Sarebbe provvidenziale, quindi, che un esempio straordinario di responsabilità arrivasse dall’alto. Purtroppo, la concordia e la compostezza dell’inizio emergenza sono finite da un pezzo. Tra le regioni, tra i politici, anche tra gli esperti si va già a rintracciare nella cronologia chi abbia sottovalutato di più e più gravemente la minaccia, chi non aveva capito o peggio, chi aveva capito e non ha parlato. Se da bambini ogni litigio sfociava nel «ha cominciato prima lui!», nel contagio l’accusa è contraria: «ha cominciato dopo lui!». Alle accuse si risponde con altre accuse più forti, oppure rivendicando fieramente: «abbiamo fatto tutto bene. Stiamo facendo tutto bene. Anzi, rifaremmo tutto identico». Sul serio? Sopra le traiettorie degli indici puntati, intanto, si dispiega un grande condono all’italiana: «era impossibile da prevedere… anche gli altri paesi… l’Italia poi si è trovata per prima… una situazione senza precedenti».
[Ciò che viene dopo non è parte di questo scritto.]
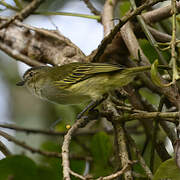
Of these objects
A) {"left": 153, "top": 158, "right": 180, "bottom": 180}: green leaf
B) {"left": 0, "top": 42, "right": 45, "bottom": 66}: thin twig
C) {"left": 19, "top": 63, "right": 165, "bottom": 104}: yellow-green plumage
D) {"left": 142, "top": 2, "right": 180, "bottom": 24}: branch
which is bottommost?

«“Scusa” sembra essere la parola più difficile», cantava Elton John. Da queste parti è una parola difficilissima. Ma questa volta abbiamo bisogno di essere stupiti. Perché la sofferenza di molti non si trasformi in frustrazione e poi in rabbia indiscriminata, ci serve una novità nel nostro dibattito pubblico: un’assunzione di responsabilità individuale e spontanea da parte degli attori principali di questa crisi, prima che torniamo là fuori. Non di colpa: di responsabilità, laddove le responsabilità comprendono le sottovalutazioni, gli errori, le disorganizzazioni, i ritardi, le leggerezze. L’opinione pubblica sarebbe molto più comprensiva di quanto non si creda. C’è uno spazio inedito di compassione nei confronti del potere, perché tutti riconosciamo l’eccezionalità delle circostanze. Ma non durerà a lungo. L’unico segnale che ho captato finora è un «mi dispiace» del sindaco Gori. Non è molto, ma è un inizio. Un apripista”.
Ma dovremmo, credo, cominciare da noi. Leggo molto, leggo analisi lucidissime come quelle dei Wu Ming, eppure non ho, e non mi vergogno di dirlo, idee chiare. Come detto, procedo lentamente, provando a orientarmi come quando si cammina in un corridoio buio, mettendo le mani avanti per tastare un armadietto, una scarpiera, per non inciampare. Respiro. Avanzo. Cerco compagni di strada che provino lo stesso disorientamento, la stessa volontà di non ergersi a giudice e di contenere la rabbia. Non ci riesco, non sempre almeno. Riprovo.
Sono una donna riccia anch’io, stanno ricrescendo ricci persino dopo la chemio, nonostante i foschi presagi di alcune amiche forse non tanto amiche, vedrai non saranno mai più come prima dicevano. Invece sono come prima, in compenso non ho più il pettine a forchetta. Dimenticato chissà dove,tanto non serviva, qui nel paesello di montagna non saprei dove acquistarlo.Le mie idee, a proposito di corona virus e fase due, sono contorte come i capelli. Non riesco a capire, nonostante anch’io legga e legga molto. Analisi lucide e ameno lucide. A me questo tempo fermo è piaciuto, non lo dico a voce alta però. Grazie dei tupi pensieri Un faro.
Cinzia cara, una delle due stelle! Ti capisco, perché il tempo fermo, in un certo senso, si sta rivelando molto utile anche per me. Un bacio, doppio.